=== Begin Enclosure ===

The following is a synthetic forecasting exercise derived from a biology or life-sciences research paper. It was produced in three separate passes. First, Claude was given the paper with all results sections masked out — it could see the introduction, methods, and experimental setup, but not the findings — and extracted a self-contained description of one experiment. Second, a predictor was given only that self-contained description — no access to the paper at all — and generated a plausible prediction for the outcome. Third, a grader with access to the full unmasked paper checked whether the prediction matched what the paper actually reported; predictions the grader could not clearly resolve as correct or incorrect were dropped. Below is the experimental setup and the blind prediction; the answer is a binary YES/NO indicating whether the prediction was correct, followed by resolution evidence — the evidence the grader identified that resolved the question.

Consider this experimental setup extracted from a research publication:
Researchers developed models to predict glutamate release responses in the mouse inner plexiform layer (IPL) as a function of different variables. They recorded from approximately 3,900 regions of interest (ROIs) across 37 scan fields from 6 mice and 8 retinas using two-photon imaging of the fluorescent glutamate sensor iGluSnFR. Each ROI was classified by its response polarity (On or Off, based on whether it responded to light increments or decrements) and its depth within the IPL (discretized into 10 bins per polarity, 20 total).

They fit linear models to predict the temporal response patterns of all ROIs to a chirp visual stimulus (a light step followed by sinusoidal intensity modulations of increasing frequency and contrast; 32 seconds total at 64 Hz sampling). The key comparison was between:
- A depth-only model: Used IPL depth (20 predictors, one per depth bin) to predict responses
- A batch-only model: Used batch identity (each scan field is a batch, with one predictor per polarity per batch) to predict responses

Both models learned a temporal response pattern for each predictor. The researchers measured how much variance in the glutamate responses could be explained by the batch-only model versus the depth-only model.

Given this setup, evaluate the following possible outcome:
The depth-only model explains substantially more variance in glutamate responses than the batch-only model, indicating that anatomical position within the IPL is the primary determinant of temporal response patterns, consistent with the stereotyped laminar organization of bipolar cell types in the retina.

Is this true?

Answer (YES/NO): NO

=== End Enclosure ===

» **What you need to do**
Tell how many lines in the entries contain the string "variance", and give nothing beyond the number.

» **Reply to the task**
2